ADIPONECTIN SIGNALING PRESERVES BLOOD–BRAIN BARRIER INTEGRITY AND COGNITIVE FUNCTION IN CHRONIC HYPOPERFUSION–INDUCED VASCULAR COGNITIVE IMPAIRMENT

Vascular cognitive impairment and dementia (VCID) is characterized by chronic cerebral hypoperfusion, blood–brain barrier (BBB) disruption, and progressive cognitive decline, yet no therapies directly target BBB dysfunction. Clinical studies report an inverse association between circulating adiponectin, the most abundant adipokine, and the severity of BBB damage and cognitive impairment, but causality remains unclear. This study examined whether adiponectin and adipoRon, a small-molecule adiponectin receptor agonist, promote BBB repair and cognitive recovery following hypoperfusion-induced VCID.

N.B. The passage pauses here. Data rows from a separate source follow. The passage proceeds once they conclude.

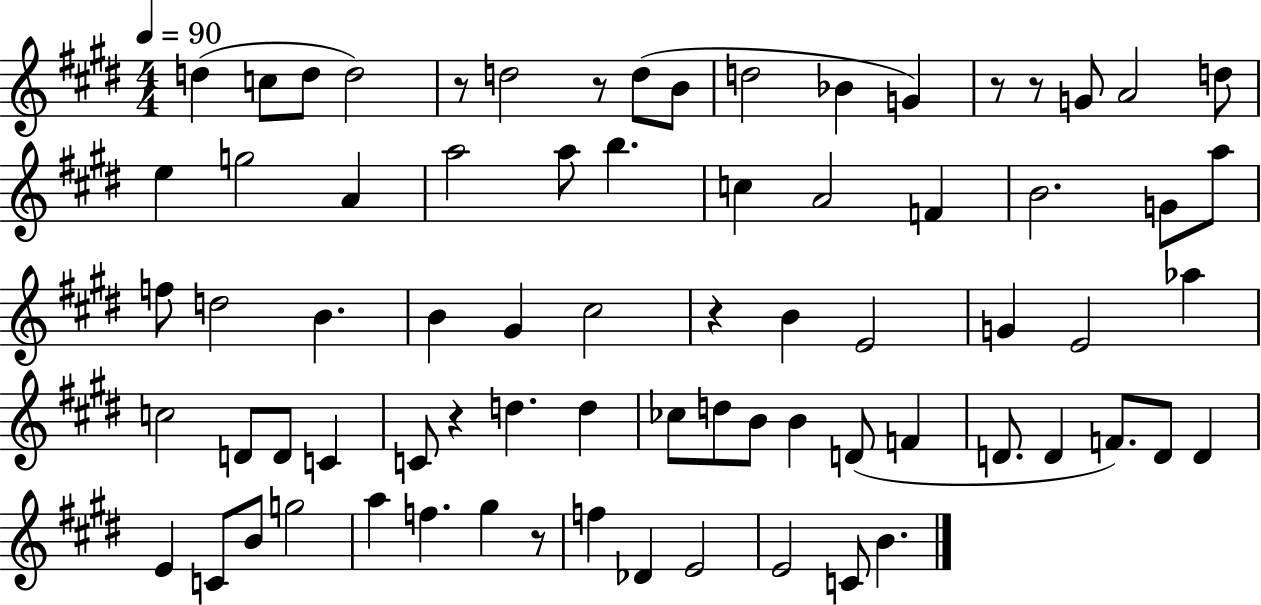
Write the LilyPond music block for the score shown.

{
  \clef treble
  \numericTimeSignature
  \time 4/4
  \key e \major
  \tempo 4 = 90
  d''4( c''8 d''8 d''2) | r8 d''2 r8 d''8( b'8 | d''2 bes'4 g'4) | r8 r8 g'8 a'2 d''8 | \break e''4 g''2 a'4 | a''2 a''8 b''4. | c''4 a'2 f'4 | b'2. g'8 a''8 | \break f''8 d''2 b'4. | b'4 gis'4 cis''2 | r4 b'4 e'2 | g'4 e'2 aes''4 | \break c''2 d'8 d'8 c'4 | c'8 r4 d''4. d''4 | ces''8 d''8 b'8 b'4 d'8( f'4 | d'8. d'4 f'8.) d'8 d'4 | \break e'4 c'8 b'8 g''2 | a''4 f''4. gis''4 r8 | f''4 des'4 e'2 | e'2 c'8 b'4. | \break \bar "|."
}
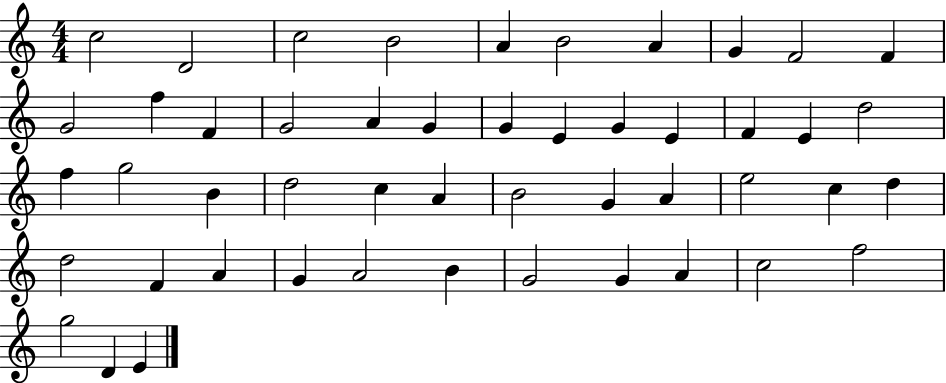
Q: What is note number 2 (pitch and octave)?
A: D4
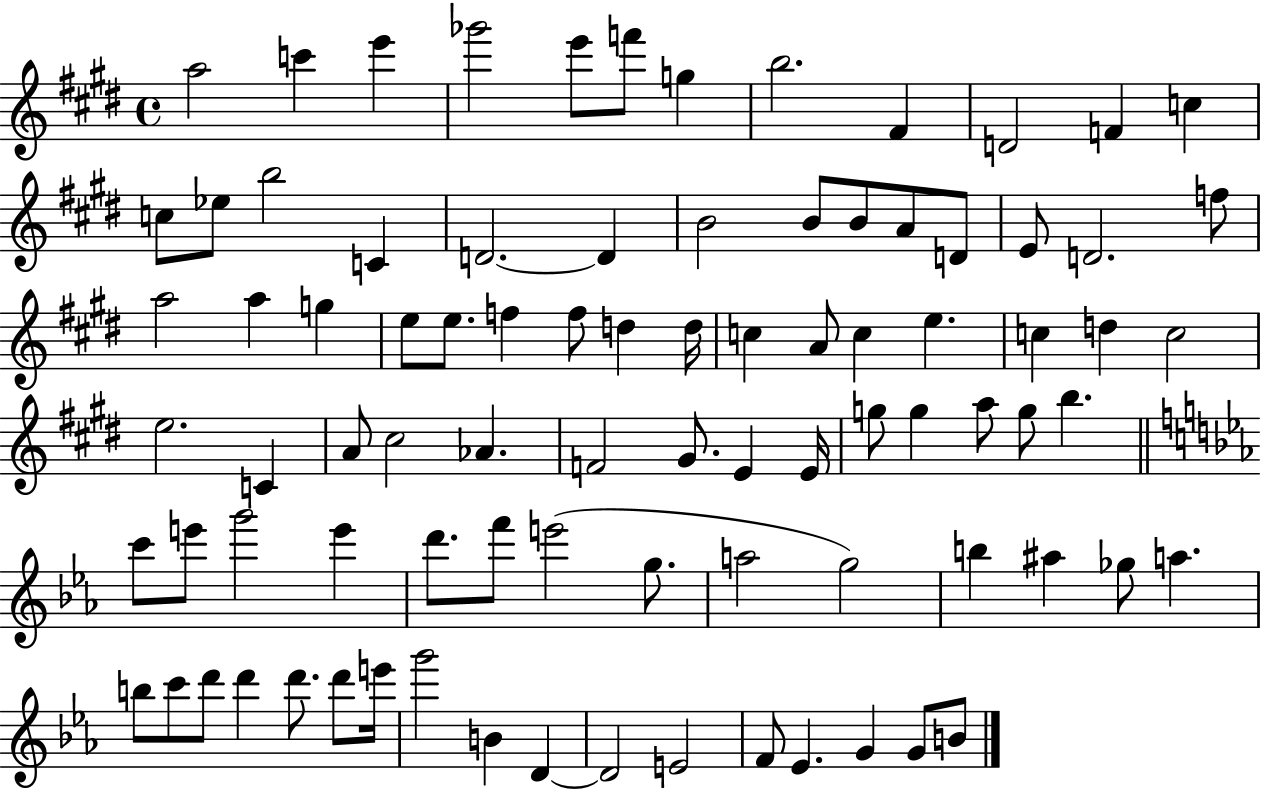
X:1
T:Untitled
M:4/4
L:1/4
K:E
a2 c' e' _g'2 e'/2 f'/2 g b2 ^F D2 F c c/2 _e/2 b2 C D2 D B2 B/2 B/2 A/2 D/2 E/2 D2 f/2 a2 a g e/2 e/2 f f/2 d d/4 c A/2 c e c d c2 e2 C A/2 ^c2 _A F2 ^G/2 E E/4 g/2 g a/2 g/2 b c'/2 e'/2 g'2 e' d'/2 f'/2 e'2 g/2 a2 g2 b ^a _g/2 a b/2 c'/2 d'/2 d' d'/2 d'/2 e'/4 g'2 B D D2 E2 F/2 _E G G/2 B/2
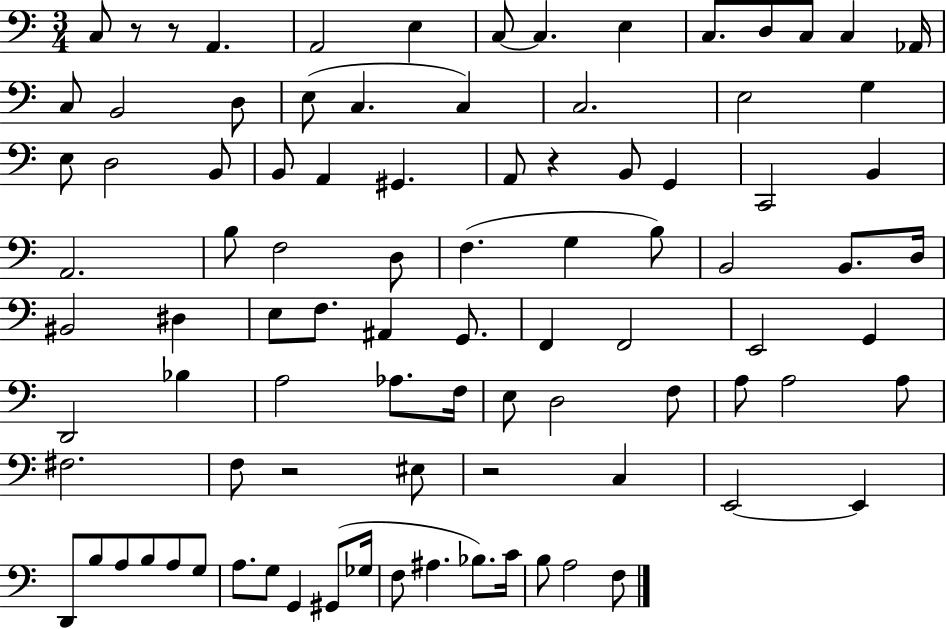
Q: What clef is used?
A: bass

Sixteen– to eighteen-month-old male C57BL/6 wild-type and adiponectin knockout mice were subjected to bilateral common carotid artery stenosis (BCAS). BBB integrity was assessed by immunohistochemical detection of endogenous and exogenous tracer leakage. Primary brain microvascular endothelial cells (ECs) were exposed to oxygen–glucose deprivation (OGD) to model hypoperfusion in vitro. Cognitive performance was evaluated using the Morris water maze, Y-maze, novel object recognition, and passive avoidance tests.

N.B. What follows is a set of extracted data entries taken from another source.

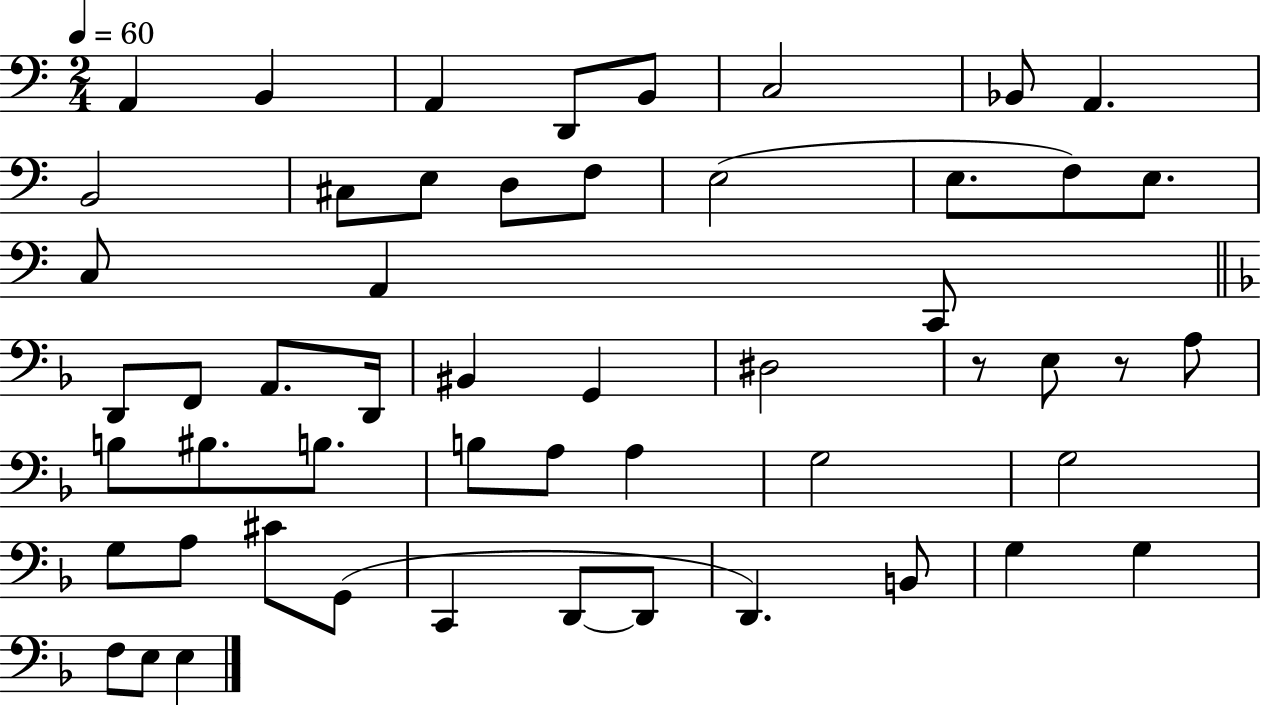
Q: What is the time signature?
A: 2/4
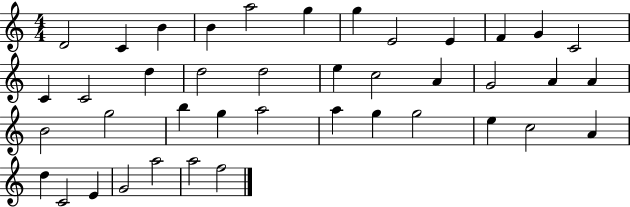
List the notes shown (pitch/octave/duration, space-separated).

D4/h C4/q B4/q B4/q A5/h G5/q G5/q E4/h E4/q F4/q G4/q C4/h C4/q C4/h D5/q D5/h D5/h E5/q C5/h A4/q G4/h A4/q A4/q B4/h G5/h B5/q G5/q A5/h A5/q G5/q G5/h E5/q C5/h A4/q D5/q C4/h E4/q G4/h A5/h A5/h F5/h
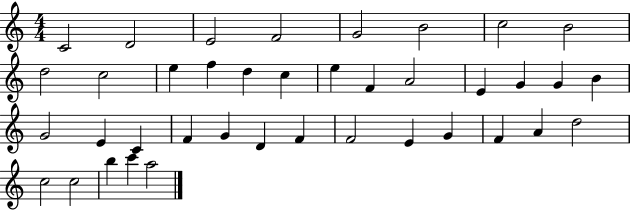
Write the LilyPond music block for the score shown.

{
  \clef treble
  \numericTimeSignature
  \time 4/4
  \key c \major
  c'2 d'2 | e'2 f'2 | g'2 b'2 | c''2 b'2 | \break d''2 c''2 | e''4 f''4 d''4 c''4 | e''4 f'4 a'2 | e'4 g'4 g'4 b'4 | \break g'2 e'4 c'4 | f'4 g'4 d'4 f'4 | f'2 e'4 g'4 | f'4 a'4 d''2 | \break c''2 c''2 | b''4 c'''4 a''2 | \bar "|."
}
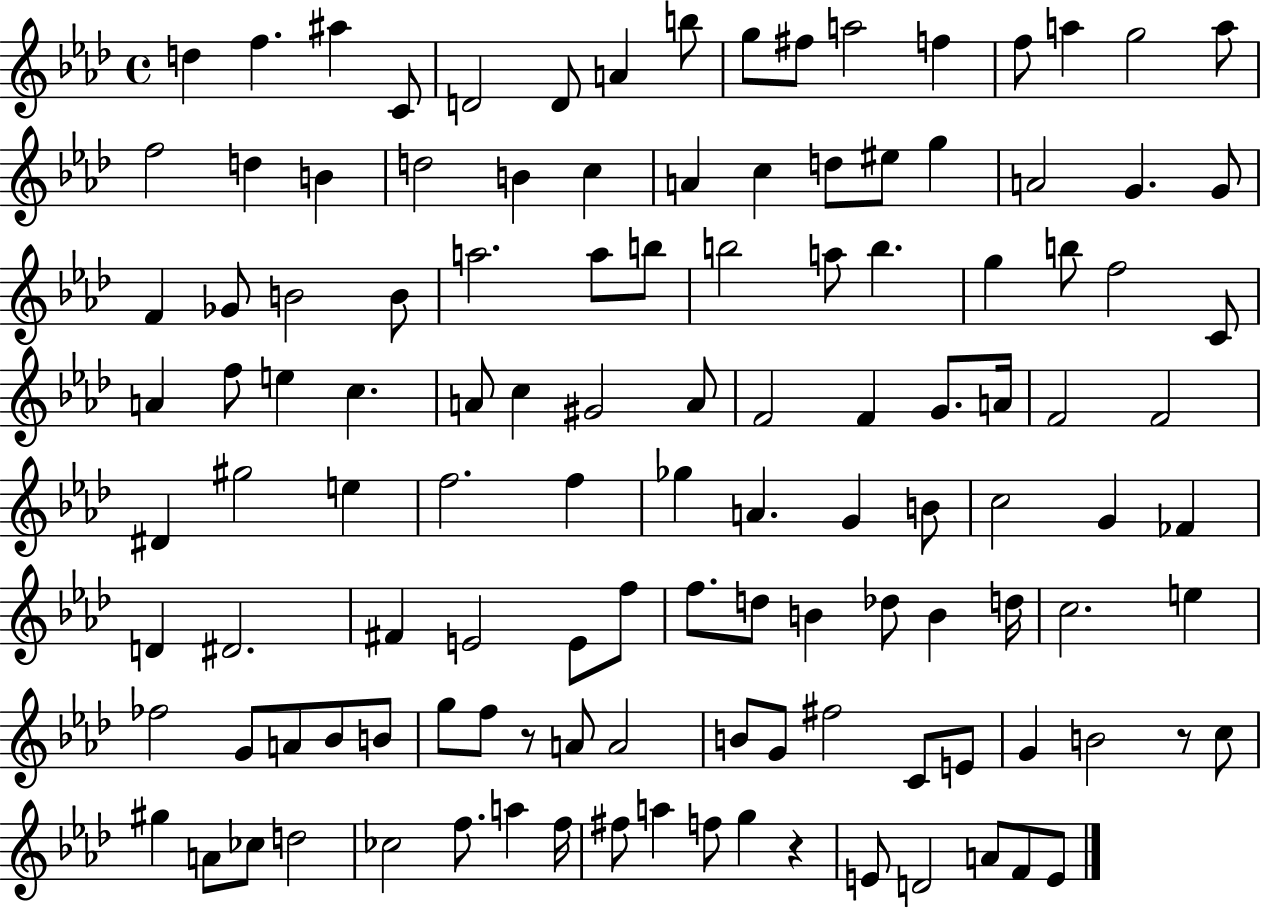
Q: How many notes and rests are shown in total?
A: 121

Adiponectin deficiency significantly exacerbated BBB leakage and long-term cognitive deficits after BCAS. In contrast, adipoRon treatment reduced early and sustained BBB disruption and improved spatial and non-spatial cognition in aged mice. In vitro, adiponectin and adipoRon protect ECs from OGD-induced injury. Mechanistically, adipoRon enhanced endothelial nitric oxide production by increasing endothelial nitric oxide synthase activation and promoting heat shock protein-90–eNOS interactions. AdipoRon also suppressed endothelial inflammatory responses and preserved barrier integrity.

These findings demonstrate that adiponectin signaling maintains BBB integrity and supports cognitive recovery in chronic hypoperfusion-induced VCID, identifying adiponectin receptor activation as a promising noninvasive therapeutic strategy for age-related vascular dementia and related cerebrovascular neurodegenerative disorders.